(Excerpt to read)

You’ve likely heard the term ChatGPT by now. Since its launch, this past November 30th, much has been said and written about ChatGPT and its implications on the way we live, work and learn… Sometimes even by the Generative Artificial Intelligence chatbot itself.
Within five days of its launch, more than one million people had signed up to test ChatGPT, described by one New York Times article as a “highly-capable linguistic superbrain” – a head-spinning “mix of software and sorcery.”
Coming from a digital media background, and interest in the way emerging technologies apply to teaching and learning as EdTech, I was curious what the implications were of ChatGPT on education in the not too distant future – neigh…now. (Because these impacts are coming whether or not we are ready for them and have already started to massively shift what’s taking place in classrooms, at homes, and on campuses in Canada and abroad.)

(End Excerpt to read)

◆ Task brief: Pick up the piece on ChatGPT and education where it stops, and carry it on in the same voice. The material that follows comes from a separate source.

(Extracted records)

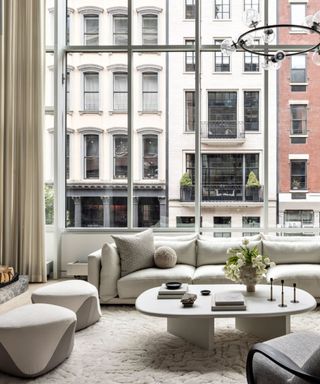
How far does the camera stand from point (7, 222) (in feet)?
19.2

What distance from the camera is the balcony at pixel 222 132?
623 cm

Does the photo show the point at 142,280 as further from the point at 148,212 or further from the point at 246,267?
the point at 148,212

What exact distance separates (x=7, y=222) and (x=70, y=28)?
2936 millimetres

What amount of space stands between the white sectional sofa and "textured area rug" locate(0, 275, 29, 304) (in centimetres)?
93

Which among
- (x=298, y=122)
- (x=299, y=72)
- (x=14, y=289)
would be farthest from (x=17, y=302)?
(x=299, y=72)

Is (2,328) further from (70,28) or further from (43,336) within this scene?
(70,28)

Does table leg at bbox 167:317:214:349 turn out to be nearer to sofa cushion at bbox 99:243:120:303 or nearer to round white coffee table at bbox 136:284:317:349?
round white coffee table at bbox 136:284:317:349

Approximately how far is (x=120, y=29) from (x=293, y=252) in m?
3.91

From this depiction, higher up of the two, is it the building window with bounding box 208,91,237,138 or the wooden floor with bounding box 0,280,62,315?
the building window with bounding box 208,91,237,138

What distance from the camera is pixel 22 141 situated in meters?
5.93

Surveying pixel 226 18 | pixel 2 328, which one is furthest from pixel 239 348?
pixel 226 18

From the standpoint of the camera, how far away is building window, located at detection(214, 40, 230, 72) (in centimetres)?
630

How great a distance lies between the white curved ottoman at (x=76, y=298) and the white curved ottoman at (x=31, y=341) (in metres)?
0.72

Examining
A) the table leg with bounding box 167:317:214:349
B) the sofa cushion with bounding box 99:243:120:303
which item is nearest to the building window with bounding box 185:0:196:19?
the sofa cushion with bounding box 99:243:120:303
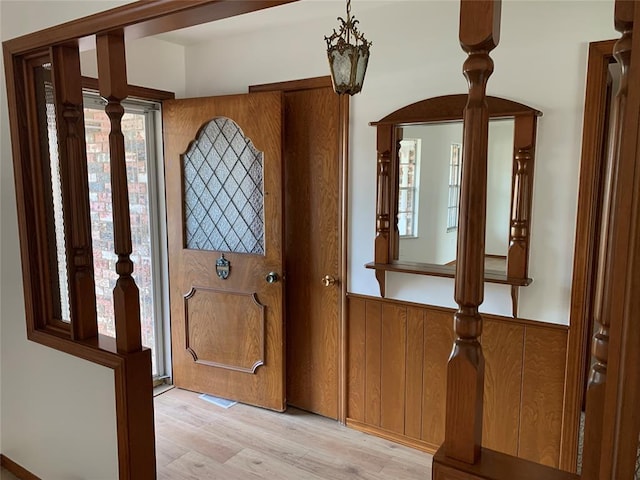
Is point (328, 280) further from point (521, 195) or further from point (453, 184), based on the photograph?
point (521, 195)

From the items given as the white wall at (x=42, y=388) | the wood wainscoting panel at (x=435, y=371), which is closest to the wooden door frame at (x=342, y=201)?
the wood wainscoting panel at (x=435, y=371)

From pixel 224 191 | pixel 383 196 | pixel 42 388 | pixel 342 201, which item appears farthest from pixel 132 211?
pixel 383 196

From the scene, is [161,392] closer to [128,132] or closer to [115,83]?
[128,132]

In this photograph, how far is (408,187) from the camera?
2.54 meters

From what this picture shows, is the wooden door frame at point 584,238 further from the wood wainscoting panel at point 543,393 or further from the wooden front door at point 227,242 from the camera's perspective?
the wooden front door at point 227,242

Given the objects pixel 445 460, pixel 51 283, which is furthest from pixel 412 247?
pixel 51 283

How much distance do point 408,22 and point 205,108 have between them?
4.43 feet

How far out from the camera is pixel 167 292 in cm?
333

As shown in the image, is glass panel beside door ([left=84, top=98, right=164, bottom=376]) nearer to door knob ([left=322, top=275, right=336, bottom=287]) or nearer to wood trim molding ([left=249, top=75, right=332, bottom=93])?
wood trim molding ([left=249, top=75, right=332, bottom=93])

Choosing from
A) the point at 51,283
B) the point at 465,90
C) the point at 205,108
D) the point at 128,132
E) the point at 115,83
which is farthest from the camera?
the point at 128,132

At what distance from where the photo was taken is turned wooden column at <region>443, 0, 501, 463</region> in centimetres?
98

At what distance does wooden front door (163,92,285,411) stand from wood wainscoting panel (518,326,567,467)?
1413 millimetres

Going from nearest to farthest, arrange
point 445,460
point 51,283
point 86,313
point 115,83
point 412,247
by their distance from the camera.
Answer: point 445,460, point 115,83, point 86,313, point 51,283, point 412,247

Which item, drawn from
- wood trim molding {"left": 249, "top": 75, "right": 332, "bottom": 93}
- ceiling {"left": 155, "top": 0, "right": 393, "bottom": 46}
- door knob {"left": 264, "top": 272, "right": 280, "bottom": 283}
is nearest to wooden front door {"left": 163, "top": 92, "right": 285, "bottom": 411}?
door knob {"left": 264, "top": 272, "right": 280, "bottom": 283}
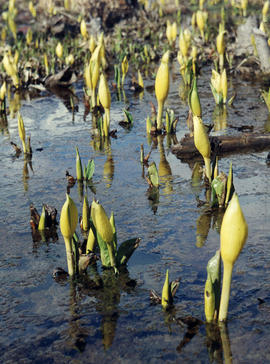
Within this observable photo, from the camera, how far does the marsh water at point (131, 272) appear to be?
2.10 meters

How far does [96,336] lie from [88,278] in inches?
18.7

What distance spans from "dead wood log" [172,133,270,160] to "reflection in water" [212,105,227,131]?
2.44 feet

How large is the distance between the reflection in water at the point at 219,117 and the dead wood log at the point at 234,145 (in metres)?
Answer: 0.75

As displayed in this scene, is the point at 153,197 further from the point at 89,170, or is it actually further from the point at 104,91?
the point at 104,91

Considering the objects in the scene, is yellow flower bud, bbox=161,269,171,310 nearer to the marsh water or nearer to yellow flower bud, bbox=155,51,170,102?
the marsh water

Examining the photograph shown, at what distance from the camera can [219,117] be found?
561 cm

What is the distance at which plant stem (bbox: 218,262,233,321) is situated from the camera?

(End Extracted records)

◆ Reply:
What We Know About ChatGPT
ChatGPT, which stands for Chat Generative Pre-trained Transformer, is based on pre-existing Large Language Model technology called GPT3 that essentially provides exceptionally-humanlike, cogent and original text responses based on what prompts you give it. But while this sounds simple, what the tool can do is much more complex than that; It can write academic essays, summaries, poems, raps, memes, and jokes (that are actually funny). It can answer trivia, translate languages, produce course syllabuses, generate original recipes (with moderate success), spit out functional if imperfect computer code or drive interactive text-adventure games, mimic pop psychologists and celebrities, produce plausible cover letters and government bills, provide inspiration to creatives, and much more, giving even its makers pause. With ChatGPT, the more specific and detailed the prompts, the more fleshed out and human-like the results.
Some even say that this invention will render search engines like Google obsolete, and put many out of a job (some say even teachers), across various creative fields – challenging our perception of just how replaceable by robots we may ultimately become.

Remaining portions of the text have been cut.